* **Records for this exercise**
Start of Block

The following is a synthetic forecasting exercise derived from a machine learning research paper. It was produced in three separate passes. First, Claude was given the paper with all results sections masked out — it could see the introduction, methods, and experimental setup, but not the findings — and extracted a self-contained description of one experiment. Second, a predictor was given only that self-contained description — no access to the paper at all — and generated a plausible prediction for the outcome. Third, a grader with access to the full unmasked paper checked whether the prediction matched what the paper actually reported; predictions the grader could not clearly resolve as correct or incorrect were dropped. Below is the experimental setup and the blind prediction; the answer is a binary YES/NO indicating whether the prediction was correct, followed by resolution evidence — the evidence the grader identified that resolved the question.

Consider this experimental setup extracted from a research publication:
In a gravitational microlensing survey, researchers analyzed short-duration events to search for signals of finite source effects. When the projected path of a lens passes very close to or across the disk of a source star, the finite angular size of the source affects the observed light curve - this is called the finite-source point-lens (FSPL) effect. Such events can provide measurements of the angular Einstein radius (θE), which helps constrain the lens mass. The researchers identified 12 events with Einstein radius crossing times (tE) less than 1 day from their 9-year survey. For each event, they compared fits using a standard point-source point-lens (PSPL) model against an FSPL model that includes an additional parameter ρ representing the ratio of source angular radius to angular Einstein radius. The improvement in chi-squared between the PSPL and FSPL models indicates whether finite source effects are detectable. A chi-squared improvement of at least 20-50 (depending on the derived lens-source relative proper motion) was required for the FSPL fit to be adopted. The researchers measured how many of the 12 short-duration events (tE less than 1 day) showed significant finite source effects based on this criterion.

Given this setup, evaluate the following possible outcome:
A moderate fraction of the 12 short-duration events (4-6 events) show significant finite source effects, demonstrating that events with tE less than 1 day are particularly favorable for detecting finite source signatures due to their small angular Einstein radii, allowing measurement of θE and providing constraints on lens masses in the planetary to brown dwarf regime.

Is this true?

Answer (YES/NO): NO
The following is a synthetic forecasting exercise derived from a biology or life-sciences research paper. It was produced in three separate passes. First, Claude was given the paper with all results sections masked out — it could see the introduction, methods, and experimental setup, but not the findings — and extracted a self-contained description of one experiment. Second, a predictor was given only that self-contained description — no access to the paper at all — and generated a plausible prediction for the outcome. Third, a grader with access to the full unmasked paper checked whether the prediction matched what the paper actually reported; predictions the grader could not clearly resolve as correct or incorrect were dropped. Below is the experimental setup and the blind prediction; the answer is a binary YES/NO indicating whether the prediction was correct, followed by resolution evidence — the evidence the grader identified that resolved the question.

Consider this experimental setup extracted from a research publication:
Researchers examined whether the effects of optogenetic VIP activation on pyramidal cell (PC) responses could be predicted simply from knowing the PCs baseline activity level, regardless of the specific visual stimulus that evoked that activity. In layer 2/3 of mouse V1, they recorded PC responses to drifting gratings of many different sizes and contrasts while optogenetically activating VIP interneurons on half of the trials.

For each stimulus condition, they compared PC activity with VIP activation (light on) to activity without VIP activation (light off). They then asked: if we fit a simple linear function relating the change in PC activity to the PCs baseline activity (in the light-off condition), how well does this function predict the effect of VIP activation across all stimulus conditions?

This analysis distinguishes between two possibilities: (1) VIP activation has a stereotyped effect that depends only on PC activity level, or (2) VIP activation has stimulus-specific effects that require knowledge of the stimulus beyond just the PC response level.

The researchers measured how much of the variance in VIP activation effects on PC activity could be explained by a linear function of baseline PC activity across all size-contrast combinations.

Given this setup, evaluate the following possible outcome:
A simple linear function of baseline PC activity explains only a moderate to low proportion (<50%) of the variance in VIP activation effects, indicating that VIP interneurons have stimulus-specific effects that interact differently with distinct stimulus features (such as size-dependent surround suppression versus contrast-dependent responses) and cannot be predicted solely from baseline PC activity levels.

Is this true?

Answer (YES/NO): YES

End of Block

* **What is needed**
The response must contain exactly the lines from the one with "The researchers measured how much" through the last line of the material above, both ends included, and no others.

* **Expected answer**
The researchers measured how much of the variance in VIP activation effects on PC activity could be explained by a linear function of baseline PC activity across all size-contrast combinations.

Given this setup, evaluate the following possible outcome:
A simple linear function of baseline PC activity explains only a moderate to low proportion (<50%) of the variance in VIP activation effects, indicating that VIP interneurons have stimulus-specific effects that interact differently with distinct stimulus features (such as size-dependent surround suppression versus contrast-dependent responses) and cannot be predicted solely from baseline PC activity levels.

Is this true?

Answer (YES/NO): YES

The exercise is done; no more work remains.